▶ _TASK OBJECTIVE_: Please copy word for word the lines starting with the one containing "Relative to wooden" and going on through the one containing "5. the trash bin at (x=602, y=221)", with both of those lines included.

(Scene-based question records)
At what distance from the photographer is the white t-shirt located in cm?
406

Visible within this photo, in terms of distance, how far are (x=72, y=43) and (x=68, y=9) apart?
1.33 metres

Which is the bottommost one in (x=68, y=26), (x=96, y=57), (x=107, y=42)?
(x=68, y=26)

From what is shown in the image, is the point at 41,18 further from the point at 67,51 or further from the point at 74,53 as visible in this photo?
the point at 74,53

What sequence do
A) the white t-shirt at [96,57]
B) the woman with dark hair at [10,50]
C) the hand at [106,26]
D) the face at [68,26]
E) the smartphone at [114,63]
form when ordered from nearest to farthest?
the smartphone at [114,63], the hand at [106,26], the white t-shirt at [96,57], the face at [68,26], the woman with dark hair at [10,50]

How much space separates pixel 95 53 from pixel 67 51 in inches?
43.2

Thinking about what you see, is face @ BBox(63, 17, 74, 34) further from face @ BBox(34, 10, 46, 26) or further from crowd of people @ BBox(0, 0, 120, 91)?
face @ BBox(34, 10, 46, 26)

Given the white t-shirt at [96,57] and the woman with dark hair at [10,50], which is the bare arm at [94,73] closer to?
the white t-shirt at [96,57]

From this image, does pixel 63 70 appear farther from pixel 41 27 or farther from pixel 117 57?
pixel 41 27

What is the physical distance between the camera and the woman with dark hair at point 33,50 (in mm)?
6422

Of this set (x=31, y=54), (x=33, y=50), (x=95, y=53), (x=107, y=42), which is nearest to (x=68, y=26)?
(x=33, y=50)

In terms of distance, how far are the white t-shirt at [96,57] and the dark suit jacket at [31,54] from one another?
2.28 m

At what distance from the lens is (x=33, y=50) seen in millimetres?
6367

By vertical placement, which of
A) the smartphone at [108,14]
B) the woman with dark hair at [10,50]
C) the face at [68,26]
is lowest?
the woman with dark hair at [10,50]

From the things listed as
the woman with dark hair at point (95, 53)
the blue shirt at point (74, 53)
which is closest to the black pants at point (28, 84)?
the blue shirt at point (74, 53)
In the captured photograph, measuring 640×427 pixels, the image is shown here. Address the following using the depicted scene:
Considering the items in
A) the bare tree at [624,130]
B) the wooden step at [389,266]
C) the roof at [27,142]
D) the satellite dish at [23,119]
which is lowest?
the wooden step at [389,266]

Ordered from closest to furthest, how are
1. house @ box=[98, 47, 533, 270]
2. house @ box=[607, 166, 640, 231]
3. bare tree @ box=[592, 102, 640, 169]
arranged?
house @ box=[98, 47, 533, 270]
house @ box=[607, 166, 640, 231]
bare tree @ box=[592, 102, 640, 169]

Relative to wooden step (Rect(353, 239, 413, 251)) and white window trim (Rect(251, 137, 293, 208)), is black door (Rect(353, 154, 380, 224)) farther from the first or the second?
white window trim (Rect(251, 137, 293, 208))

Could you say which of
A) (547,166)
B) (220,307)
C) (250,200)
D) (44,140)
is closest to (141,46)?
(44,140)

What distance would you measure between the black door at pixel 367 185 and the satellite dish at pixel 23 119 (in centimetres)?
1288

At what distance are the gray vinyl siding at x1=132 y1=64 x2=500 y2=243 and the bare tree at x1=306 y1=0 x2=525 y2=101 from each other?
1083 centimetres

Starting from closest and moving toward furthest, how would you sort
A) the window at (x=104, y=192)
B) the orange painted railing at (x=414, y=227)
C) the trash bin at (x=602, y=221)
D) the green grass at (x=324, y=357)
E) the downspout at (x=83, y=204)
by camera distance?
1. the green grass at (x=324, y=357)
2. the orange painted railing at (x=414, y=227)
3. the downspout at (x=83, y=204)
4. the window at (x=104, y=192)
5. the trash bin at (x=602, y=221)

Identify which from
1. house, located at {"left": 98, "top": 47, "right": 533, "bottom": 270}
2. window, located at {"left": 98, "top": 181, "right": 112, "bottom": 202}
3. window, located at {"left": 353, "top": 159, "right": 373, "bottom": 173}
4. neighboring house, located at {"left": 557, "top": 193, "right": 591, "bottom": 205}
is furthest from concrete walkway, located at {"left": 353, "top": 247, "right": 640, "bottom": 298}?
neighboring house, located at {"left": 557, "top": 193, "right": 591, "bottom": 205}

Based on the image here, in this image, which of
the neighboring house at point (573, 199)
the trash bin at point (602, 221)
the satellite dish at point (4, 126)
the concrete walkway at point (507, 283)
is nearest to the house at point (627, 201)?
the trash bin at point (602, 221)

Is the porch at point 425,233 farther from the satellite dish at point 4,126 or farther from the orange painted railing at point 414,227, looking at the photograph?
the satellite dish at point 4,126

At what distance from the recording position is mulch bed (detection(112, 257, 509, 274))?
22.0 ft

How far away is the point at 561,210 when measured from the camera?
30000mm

▶ _COMPLETE ANSWER_:
Relative to wooden step (Rect(353, 239, 413, 251)) and white window trim (Rect(251, 137, 293, 208)), is black door (Rect(353, 154, 380, 224)) farther from the first or the second?
white window trim (Rect(251, 137, 293, 208))

Could you say which of
A) (547,166)
B) (220,307)
C) (250,200)
D) (44,140)
is closest to (141,46)?
(44,140)

What distance would you measure between the black door at pixel 367 185 and the satellite dish at pixel 23 119 (in centimetres)?
1288

At what distance are the gray vinyl siding at x1=132 y1=64 x2=500 y2=243 and the bare tree at x1=306 y1=0 x2=525 y2=101 from each other?
1083 centimetres

Starting from closest and moving toward furthest, how would you sort
A) the window at (x=104, y=192)
B) the orange painted railing at (x=414, y=227)
C) the trash bin at (x=602, y=221)
D) the green grass at (x=324, y=357)
E) the downspout at (x=83, y=204)
by camera distance?
1. the green grass at (x=324, y=357)
2. the orange painted railing at (x=414, y=227)
3. the downspout at (x=83, y=204)
4. the window at (x=104, y=192)
5. the trash bin at (x=602, y=221)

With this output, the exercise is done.